Lea Fliess, Managing Director of the Forum Moderne Landwirtschaft (Forum Modern Agriculture), outlined why regenerative agriculture is suitable as a role model for the advancement of modern agriculture. In the media, regenerative agriculture was seen as a "problem solver" by both, the trade press and general press, said Fliess. The concept thus brings modern agriculture positive attention in society. The Forum Modern Agriculture and its members define regenerative agriculture as "the best of both worlds", i.e. conventional and organic agriculture, emphasised Fliess. This is because scientifically sound practices from both approaches with proven benefits for soil health, climate protection, biodiversity and yield resilience are utilised in the concept.
Transformation begins in the mind
Jan Große-Kleimann from the Große-Kleimann family farm, a conventional pig and arable farm in the German area of Münsterland, contributed a report from his own experience of regenerative farming. He argued in favour of multi-dimensional approaches to manage problems in agriculture such as soil erosion or plant diseases. In his opinion, these multidimensional approaches consist of eliminating the causes of such problems, rather than simply treating the symptoms. He also emphasised that "transformation begins in the mind" - and goes hand in hand with letting go of established doctrines: "What can I support today" and not "what can I fight today" is the fundamental question in holistic approaches to farming, Große-Kleimann stressed .
On his farm, Große-Kleimann implements the concept of regenerative agriculture in an "apple agroforestry system", among other things. This system combines cereal cultivation and fruit growing. The agroforestry system allows the farm to diversify into bread rye marketing, as bread rye cultivation is integrated into the system. Important ecosystem services are also provided: "Animals and birds return thanks to the diversity of crops," said Große-Kleimann.
At the same time, he did not hide the fact that the transformation to regenerative agriculture, or from "farmer to ecosystem manager", requires hard work, financial resources and patience: In Große-Kleimann's view, communication with society may be time consuming, but it is nonetheless essential for the appreciation and willingness to buy products derived from regenerative agriculture. For example, the Große-Kleimann family farm has organised a planting campaign inviting the general public for planting the apple trees in its own agroforestry system. Successes in soil development also take a few years to become visible, Große-Kleimann added. And finally, you have to be able to "finance the transformation."
About the DLG Colloquium
The DLG Colloquium takes place annually in December. In this series of events, the DLG works with experts to discuss social trends, primarily in the area of sustainability, that are relevant to agriculture. The focus is on how such trends can be profitably integrated into agricultural practice.
——————
[Task list]
[1] In the regenerative agriculture text, what two kinds of farming does the apple agroforestry system on Große-Kleimann's farm combine?
[2] Please copy the regenerative agriculture text word for word from "About the DLG" to "into agricultural practice.".

[Extracted data entries]
——————
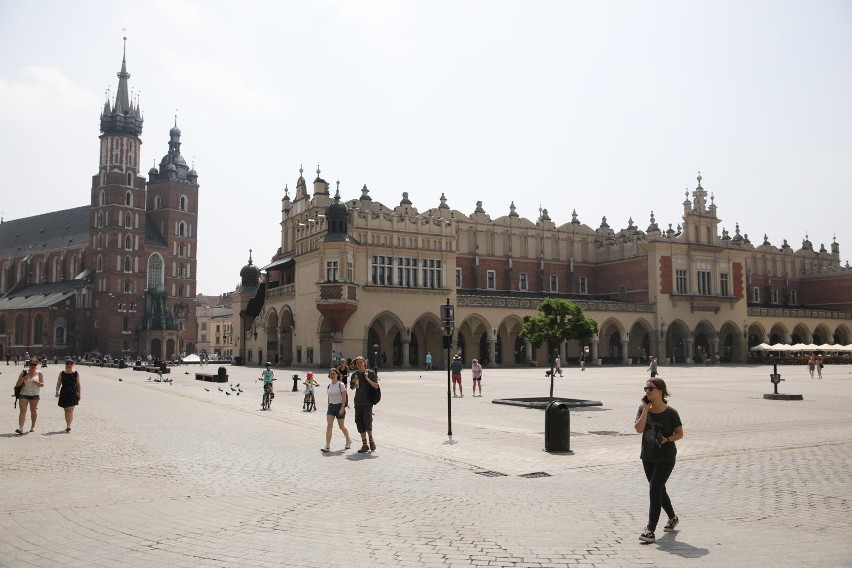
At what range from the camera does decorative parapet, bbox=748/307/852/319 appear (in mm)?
73375

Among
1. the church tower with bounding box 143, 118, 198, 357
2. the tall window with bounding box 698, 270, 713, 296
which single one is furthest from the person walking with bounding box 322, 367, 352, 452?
the church tower with bounding box 143, 118, 198, 357

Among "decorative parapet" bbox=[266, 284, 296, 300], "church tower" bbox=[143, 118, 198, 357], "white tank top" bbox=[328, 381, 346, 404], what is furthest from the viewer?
"church tower" bbox=[143, 118, 198, 357]

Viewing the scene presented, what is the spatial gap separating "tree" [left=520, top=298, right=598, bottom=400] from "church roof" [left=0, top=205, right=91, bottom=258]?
102 m

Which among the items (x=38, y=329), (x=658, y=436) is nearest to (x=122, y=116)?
(x=38, y=329)

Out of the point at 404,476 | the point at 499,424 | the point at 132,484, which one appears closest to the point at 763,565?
the point at 404,476

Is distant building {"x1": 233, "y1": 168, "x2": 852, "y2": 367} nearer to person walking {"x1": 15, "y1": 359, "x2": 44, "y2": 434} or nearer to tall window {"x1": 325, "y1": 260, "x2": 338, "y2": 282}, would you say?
tall window {"x1": 325, "y1": 260, "x2": 338, "y2": 282}

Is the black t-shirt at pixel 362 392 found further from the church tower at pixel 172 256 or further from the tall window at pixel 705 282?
the church tower at pixel 172 256

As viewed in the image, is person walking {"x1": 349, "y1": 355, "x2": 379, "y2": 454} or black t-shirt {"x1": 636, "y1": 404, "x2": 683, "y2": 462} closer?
black t-shirt {"x1": 636, "y1": 404, "x2": 683, "y2": 462}

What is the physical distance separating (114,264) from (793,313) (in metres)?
87.5

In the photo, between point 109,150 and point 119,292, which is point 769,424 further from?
point 109,150

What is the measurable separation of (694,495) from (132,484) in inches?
298

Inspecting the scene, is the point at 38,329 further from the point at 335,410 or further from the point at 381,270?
the point at 335,410

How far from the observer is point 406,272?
56.4 metres

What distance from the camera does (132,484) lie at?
10172mm
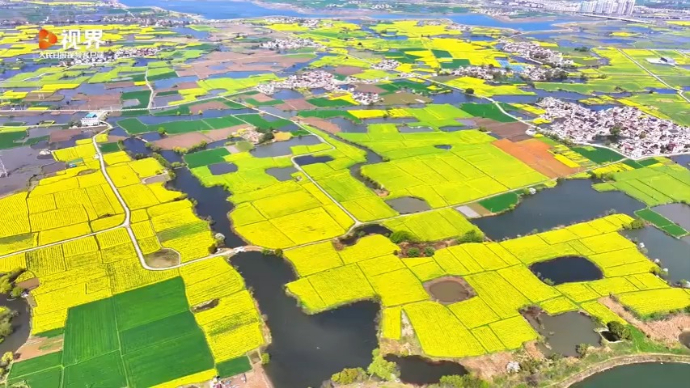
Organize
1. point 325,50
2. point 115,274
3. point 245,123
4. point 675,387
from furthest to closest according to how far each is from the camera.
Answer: point 325,50 < point 245,123 < point 115,274 < point 675,387

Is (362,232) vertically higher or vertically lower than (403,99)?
lower

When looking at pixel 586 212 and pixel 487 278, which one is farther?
pixel 586 212

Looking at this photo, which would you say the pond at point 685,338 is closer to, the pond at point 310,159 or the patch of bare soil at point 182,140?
the pond at point 310,159

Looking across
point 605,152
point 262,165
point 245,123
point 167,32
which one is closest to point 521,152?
point 605,152

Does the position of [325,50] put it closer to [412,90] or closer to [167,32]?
[412,90]

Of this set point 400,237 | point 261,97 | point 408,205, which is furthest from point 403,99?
point 400,237

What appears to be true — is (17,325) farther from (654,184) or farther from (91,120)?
(654,184)
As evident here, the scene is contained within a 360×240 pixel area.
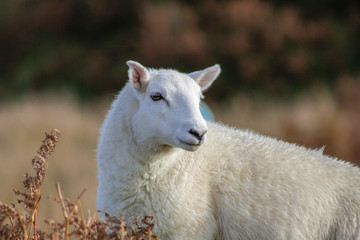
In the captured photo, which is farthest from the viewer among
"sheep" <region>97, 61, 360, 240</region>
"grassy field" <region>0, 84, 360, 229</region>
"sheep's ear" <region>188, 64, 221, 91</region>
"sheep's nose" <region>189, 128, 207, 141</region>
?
"grassy field" <region>0, 84, 360, 229</region>

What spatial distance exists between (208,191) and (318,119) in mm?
A: 7699

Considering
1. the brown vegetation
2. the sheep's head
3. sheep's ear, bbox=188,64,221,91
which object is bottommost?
the brown vegetation

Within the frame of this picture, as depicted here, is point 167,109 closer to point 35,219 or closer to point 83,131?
point 35,219

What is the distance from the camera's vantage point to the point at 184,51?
20.2m

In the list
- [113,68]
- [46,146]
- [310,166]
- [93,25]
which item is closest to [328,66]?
[113,68]

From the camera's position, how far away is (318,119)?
11.8 metres

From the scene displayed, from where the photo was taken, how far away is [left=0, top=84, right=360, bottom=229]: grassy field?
1057cm

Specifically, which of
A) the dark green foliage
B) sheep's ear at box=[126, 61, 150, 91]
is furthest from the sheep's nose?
the dark green foliage

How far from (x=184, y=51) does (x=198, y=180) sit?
15912 millimetres

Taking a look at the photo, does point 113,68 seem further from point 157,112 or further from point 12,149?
point 157,112

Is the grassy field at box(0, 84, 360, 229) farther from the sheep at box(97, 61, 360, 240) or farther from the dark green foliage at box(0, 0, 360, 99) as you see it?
the dark green foliage at box(0, 0, 360, 99)

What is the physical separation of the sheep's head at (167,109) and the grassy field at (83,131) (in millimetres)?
4651

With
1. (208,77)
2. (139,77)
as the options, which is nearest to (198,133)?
(139,77)

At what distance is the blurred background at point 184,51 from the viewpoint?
49.6ft
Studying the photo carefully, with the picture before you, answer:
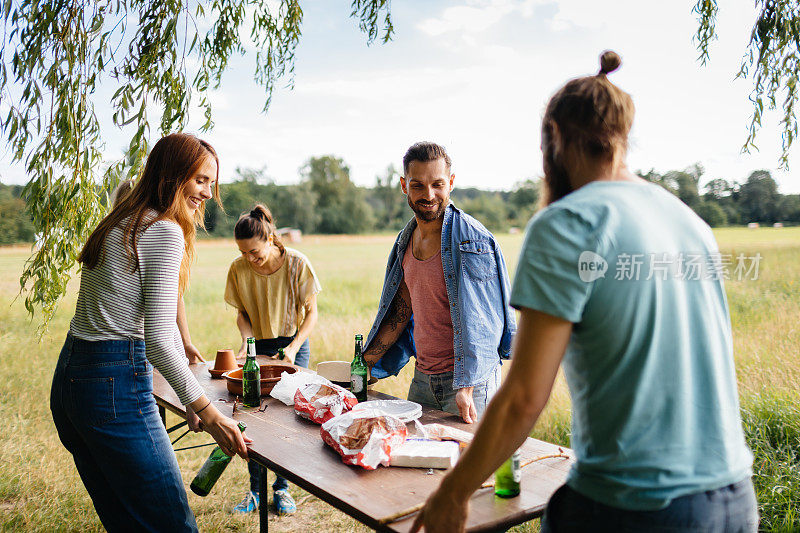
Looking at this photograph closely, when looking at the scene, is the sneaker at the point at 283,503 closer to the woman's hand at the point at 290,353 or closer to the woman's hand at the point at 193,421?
the woman's hand at the point at 290,353

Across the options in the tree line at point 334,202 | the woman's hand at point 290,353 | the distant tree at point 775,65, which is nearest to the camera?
the distant tree at point 775,65

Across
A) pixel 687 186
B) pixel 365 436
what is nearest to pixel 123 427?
pixel 365 436

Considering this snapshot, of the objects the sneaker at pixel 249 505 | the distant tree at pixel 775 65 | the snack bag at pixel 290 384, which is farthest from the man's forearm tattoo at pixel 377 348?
the distant tree at pixel 775 65

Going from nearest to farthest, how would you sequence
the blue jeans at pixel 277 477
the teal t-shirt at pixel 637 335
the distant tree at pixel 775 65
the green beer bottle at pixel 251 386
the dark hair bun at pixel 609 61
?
the teal t-shirt at pixel 637 335 → the dark hair bun at pixel 609 61 → the green beer bottle at pixel 251 386 → the distant tree at pixel 775 65 → the blue jeans at pixel 277 477

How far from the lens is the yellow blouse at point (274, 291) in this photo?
4270mm

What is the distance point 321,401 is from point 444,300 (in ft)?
2.80

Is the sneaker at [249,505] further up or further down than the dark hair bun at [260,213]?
A: further down

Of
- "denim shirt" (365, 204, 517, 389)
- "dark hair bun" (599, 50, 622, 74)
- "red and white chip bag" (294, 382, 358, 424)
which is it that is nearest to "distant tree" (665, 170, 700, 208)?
"denim shirt" (365, 204, 517, 389)

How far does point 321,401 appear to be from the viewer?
2.56 m

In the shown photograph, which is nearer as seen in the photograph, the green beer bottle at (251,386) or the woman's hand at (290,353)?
the green beer bottle at (251,386)

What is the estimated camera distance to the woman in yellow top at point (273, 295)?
4227 mm

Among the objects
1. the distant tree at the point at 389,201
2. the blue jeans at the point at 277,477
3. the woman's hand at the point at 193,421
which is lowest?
the blue jeans at the point at 277,477

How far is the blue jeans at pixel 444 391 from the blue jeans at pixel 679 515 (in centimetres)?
160

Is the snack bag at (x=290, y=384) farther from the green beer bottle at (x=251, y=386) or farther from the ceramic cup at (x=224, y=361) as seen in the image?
the ceramic cup at (x=224, y=361)
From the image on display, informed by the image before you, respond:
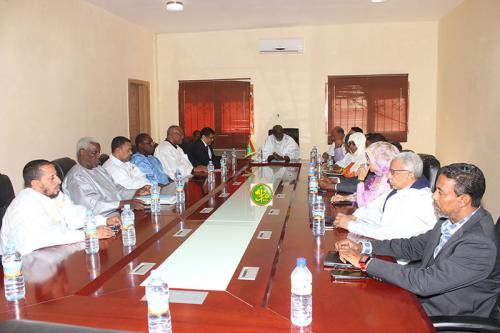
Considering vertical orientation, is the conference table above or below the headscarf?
below

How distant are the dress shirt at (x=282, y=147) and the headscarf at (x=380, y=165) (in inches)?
153

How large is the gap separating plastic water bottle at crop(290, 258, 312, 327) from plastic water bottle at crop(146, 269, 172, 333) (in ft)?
1.31

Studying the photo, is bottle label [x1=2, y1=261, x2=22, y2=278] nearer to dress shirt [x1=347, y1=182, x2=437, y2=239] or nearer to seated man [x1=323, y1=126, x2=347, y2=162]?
dress shirt [x1=347, y1=182, x2=437, y2=239]

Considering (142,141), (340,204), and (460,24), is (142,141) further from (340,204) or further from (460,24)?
(460,24)

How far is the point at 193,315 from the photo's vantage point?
1.45 m

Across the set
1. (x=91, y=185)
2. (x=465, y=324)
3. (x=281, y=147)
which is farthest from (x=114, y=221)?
(x=281, y=147)

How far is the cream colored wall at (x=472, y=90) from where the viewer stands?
4945 mm

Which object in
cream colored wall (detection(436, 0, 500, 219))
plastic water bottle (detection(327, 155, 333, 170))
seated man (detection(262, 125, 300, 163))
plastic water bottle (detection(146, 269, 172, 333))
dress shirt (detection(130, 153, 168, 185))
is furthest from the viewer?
seated man (detection(262, 125, 300, 163))

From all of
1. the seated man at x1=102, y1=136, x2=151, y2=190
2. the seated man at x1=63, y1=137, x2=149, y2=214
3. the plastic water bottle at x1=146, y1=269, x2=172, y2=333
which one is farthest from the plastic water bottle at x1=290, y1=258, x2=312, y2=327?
the seated man at x1=102, y1=136, x2=151, y2=190

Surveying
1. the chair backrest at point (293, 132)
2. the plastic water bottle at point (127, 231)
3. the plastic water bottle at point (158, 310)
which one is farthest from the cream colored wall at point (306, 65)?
the plastic water bottle at point (158, 310)

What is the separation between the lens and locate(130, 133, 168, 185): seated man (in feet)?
15.8

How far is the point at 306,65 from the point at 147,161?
3814mm

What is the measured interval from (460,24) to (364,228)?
4.95 meters

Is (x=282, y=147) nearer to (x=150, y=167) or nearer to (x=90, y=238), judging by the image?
(x=150, y=167)
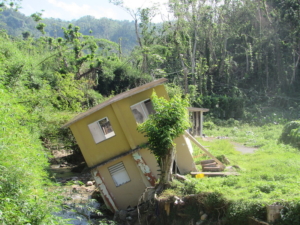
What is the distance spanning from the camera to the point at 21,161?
944 cm

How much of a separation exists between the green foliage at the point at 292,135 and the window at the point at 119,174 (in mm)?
9382

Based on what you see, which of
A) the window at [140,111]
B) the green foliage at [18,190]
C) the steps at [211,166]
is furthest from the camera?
the window at [140,111]

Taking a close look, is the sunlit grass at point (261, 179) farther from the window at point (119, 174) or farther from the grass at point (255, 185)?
the window at point (119, 174)

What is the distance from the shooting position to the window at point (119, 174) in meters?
15.5

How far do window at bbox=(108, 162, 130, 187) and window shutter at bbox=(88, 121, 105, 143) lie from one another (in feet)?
4.66

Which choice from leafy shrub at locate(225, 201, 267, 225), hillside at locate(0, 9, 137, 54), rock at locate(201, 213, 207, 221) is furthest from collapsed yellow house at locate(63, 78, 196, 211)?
hillside at locate(0, 9, 137, 54)

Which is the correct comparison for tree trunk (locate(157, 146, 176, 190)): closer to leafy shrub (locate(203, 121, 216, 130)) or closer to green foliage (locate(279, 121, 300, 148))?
green foliage (locate(279, 121, 300, 148))

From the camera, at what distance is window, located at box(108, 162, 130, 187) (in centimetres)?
1548

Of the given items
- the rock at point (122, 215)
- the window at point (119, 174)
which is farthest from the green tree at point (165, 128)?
the window at point (119, 174)

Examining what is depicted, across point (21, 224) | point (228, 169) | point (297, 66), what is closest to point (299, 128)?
point (228, 169)

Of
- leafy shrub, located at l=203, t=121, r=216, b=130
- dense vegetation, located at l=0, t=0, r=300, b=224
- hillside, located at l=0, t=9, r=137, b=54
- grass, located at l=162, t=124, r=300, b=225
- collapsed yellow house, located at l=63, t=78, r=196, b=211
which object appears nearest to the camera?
grass, located at l=162, t=124, r=300, b=225

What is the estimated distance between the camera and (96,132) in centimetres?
1552

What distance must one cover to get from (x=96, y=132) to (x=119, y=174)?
2.23 meters

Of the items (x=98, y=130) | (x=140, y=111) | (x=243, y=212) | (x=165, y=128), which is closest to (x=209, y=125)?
(x=140, y=111)
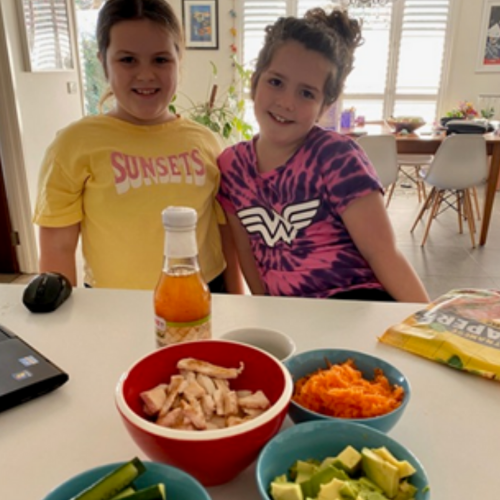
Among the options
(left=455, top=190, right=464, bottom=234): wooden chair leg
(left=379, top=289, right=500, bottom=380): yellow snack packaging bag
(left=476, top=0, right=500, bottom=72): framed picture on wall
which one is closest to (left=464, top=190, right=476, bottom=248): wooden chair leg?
(left=455, top=190, right=464, bottom=234): wooden chair leg

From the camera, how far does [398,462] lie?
17.5 inches

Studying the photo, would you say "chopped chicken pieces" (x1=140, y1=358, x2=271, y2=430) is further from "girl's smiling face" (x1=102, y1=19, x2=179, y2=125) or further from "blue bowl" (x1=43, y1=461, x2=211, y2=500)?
"girl's smiling face" (x1=102, y1=19, x2=179, y2=125)

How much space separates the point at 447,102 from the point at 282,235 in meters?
5.18

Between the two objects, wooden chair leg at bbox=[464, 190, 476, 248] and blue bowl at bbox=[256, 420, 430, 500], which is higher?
blue bowl at bbox=[256, 420, 430, 500]

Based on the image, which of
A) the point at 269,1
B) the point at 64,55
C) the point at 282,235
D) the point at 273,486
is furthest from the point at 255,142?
the point at 269,1

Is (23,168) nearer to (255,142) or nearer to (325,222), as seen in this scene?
(255,142)

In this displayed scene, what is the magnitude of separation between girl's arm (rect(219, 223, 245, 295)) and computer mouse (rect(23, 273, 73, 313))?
1.58ft

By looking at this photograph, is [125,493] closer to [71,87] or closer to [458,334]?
[458,334]

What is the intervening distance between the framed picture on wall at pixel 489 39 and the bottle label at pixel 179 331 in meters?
——————
[Task-by-task answers]
[1] Cereal cultivation and fruit growing.

[2]
About the DLG Colloquium
The DLG Colloquium takes place annually in December. In this series of events, the DLG works with experts to discuss social trends, primarily in the area of sustainability, that are relevant to agriculture. The focus is on how such trends can be profitably integrated into agricultural practice.